- Exercise directions:
Return, unchanged, every line of the listing from the one containing "Which from among" down to the end of the listing.

───── Material to process

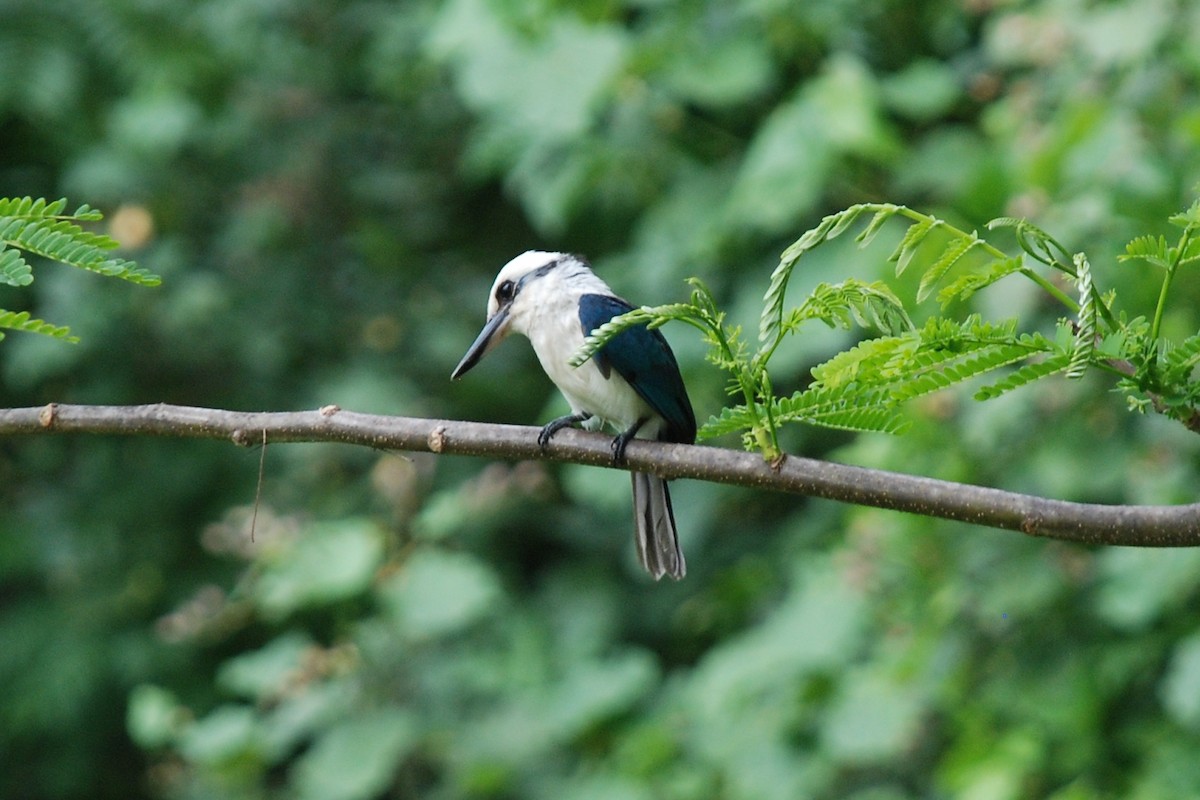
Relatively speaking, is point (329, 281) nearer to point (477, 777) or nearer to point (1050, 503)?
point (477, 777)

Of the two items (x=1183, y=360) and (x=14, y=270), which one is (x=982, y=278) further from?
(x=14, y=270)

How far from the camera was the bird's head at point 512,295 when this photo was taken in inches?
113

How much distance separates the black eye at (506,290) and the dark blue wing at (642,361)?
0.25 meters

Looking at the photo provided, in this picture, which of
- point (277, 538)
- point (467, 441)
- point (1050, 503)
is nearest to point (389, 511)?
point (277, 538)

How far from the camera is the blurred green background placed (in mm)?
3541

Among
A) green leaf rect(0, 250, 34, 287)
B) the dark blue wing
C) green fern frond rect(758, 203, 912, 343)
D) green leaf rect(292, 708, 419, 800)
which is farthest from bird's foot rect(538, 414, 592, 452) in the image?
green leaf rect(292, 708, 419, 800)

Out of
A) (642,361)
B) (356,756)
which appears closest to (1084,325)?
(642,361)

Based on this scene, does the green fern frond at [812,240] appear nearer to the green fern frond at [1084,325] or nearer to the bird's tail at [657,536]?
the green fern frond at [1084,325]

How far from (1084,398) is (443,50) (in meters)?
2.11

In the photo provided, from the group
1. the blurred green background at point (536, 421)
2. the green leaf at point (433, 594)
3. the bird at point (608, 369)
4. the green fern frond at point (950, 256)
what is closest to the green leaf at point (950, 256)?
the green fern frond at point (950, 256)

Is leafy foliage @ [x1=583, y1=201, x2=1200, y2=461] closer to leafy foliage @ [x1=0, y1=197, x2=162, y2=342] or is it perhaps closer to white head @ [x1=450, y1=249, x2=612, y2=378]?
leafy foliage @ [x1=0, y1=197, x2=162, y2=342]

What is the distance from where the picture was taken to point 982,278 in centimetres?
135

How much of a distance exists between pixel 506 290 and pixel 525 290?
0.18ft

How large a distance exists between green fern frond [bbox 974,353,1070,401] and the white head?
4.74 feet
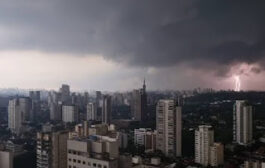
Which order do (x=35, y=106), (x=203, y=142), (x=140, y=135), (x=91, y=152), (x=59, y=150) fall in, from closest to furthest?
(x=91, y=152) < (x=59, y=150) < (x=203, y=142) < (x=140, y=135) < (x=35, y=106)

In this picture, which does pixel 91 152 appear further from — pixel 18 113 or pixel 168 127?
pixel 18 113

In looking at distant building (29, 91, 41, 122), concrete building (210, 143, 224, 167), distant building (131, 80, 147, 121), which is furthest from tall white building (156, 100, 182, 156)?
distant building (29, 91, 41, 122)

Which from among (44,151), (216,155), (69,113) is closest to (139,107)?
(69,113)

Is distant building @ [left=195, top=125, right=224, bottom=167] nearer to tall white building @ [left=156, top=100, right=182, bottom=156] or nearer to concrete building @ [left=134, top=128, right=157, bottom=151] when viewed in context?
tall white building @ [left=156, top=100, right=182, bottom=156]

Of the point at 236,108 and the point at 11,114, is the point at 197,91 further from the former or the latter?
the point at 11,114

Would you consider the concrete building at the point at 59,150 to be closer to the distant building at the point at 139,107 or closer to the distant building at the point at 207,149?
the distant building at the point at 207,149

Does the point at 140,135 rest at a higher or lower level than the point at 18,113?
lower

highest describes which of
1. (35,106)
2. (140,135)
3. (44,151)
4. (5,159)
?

──────────

- Finished task:
Which from among (44,151), (216,155), (69,113) is closest to (139,107)?
(69,113)

Is distant building @ [left=195, top=125, right=224, bottom=167] nearer to tall white building @ [left=156, top=100, right=182, bottom=156] or nearer to concrete building @ [left=134, top=128, right=157, bottom=151] when viewed in context?
tall white building @ [left=156, top=100, right=182, bottom=156]

Of the point at 236,108 and the point at 11,114, is the point at 197,91 further from the former or the latter?
the point at 11,114

Would you consider the concrete building at the point at 59,150 to be closer to the distant building at the point at 139,107 or closer to the distant building at the point at 207,149?
the distant building at the point at 207,149

Does the point at 140,135 rest at a higher or lower level than the point at 18,113?
lower

highest describes which of
1. (35,106)
2. (140,135)
3. (44,151)
4. (5,159)
?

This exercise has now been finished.